• _Data extracts_:
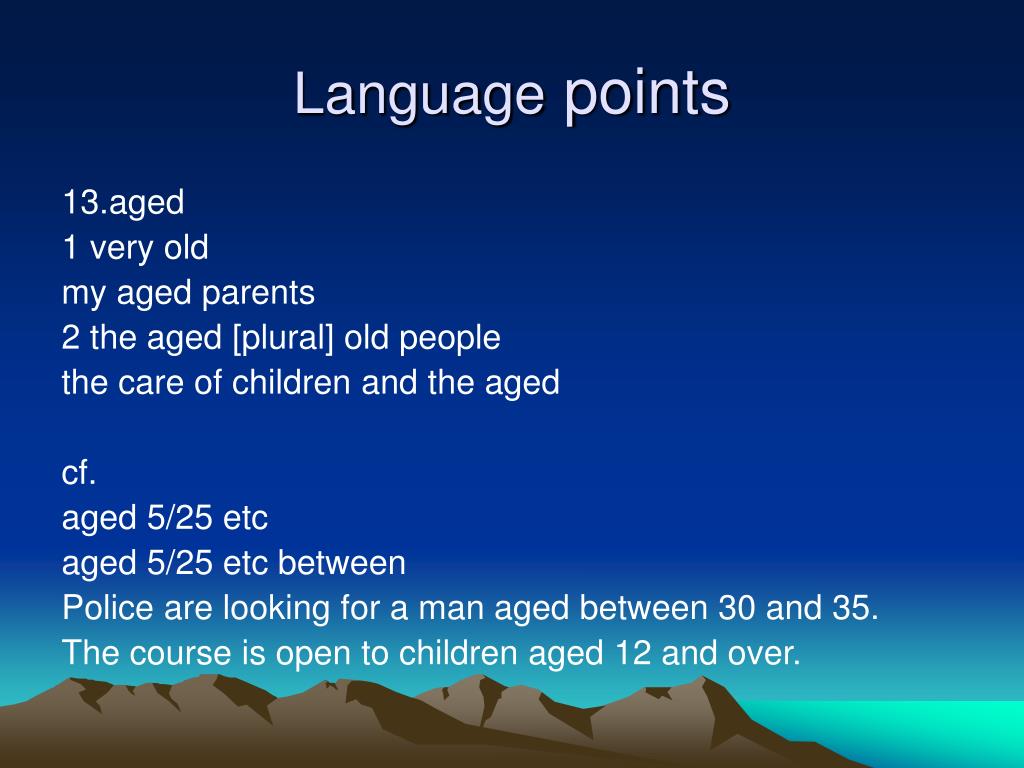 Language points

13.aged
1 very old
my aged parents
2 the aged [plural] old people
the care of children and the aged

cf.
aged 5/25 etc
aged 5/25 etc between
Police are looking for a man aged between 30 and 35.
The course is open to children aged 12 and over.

...

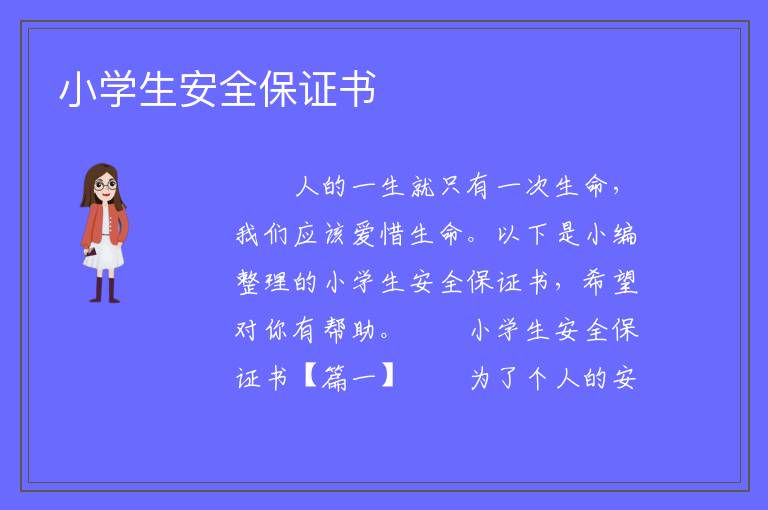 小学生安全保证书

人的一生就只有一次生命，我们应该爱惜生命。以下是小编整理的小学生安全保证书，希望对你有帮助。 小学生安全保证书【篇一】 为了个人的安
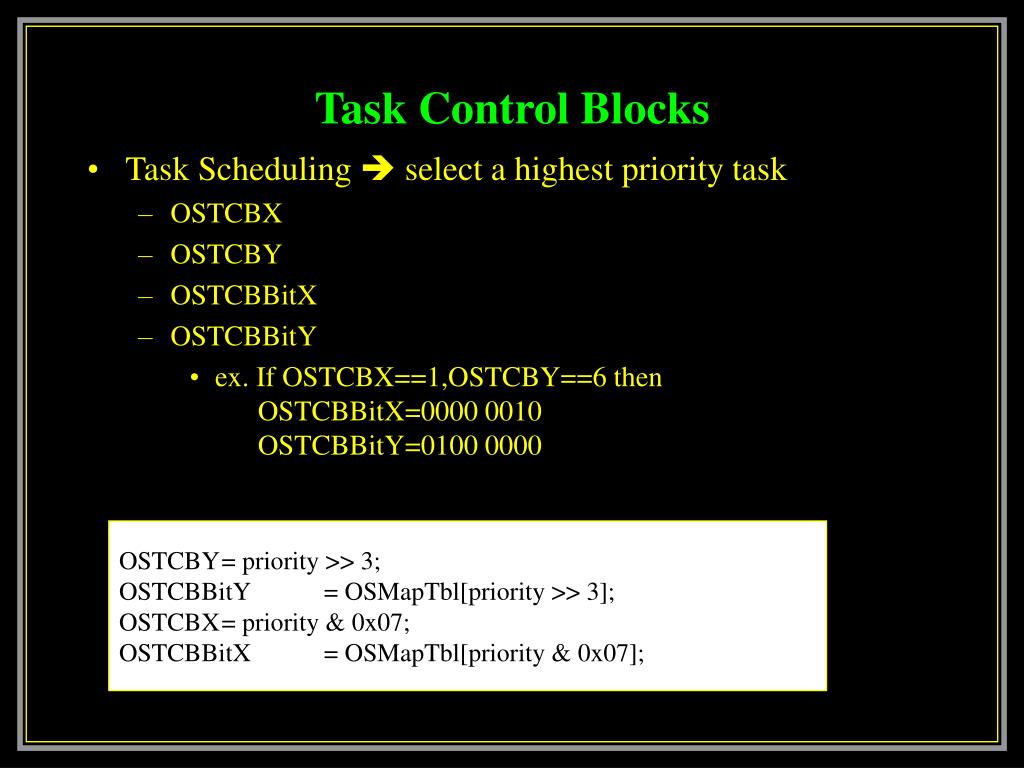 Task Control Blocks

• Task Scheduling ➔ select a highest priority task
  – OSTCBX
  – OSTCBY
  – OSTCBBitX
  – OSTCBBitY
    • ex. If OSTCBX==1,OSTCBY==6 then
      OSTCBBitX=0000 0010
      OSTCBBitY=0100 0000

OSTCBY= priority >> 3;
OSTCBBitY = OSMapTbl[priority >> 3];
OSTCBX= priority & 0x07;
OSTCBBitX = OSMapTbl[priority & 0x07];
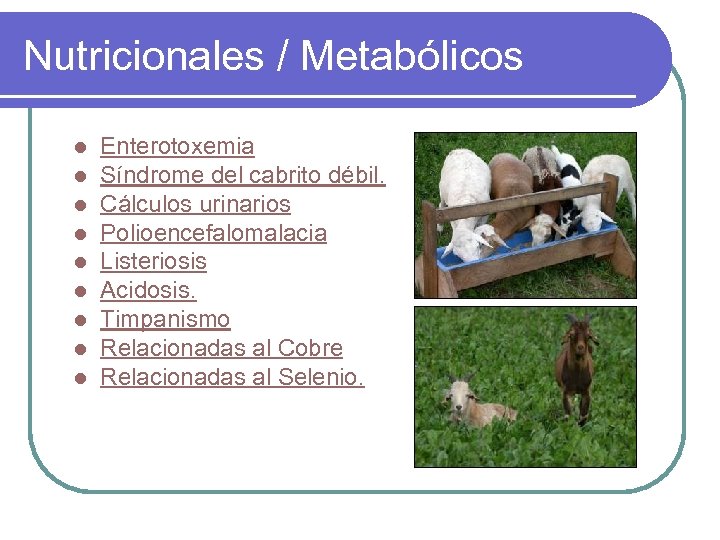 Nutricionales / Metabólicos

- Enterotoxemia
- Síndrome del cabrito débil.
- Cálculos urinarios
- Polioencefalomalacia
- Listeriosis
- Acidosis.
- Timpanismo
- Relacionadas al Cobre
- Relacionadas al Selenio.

• _Your goal_: Beginning at the line above that contains "- Timpanismo", return each line exactly through the line that contains "- Relacionadas al Selenio.", and no others.

• _Response_:
- Timpanismo
- Relacionadas al Cobre
- Relacionadas al Selenio.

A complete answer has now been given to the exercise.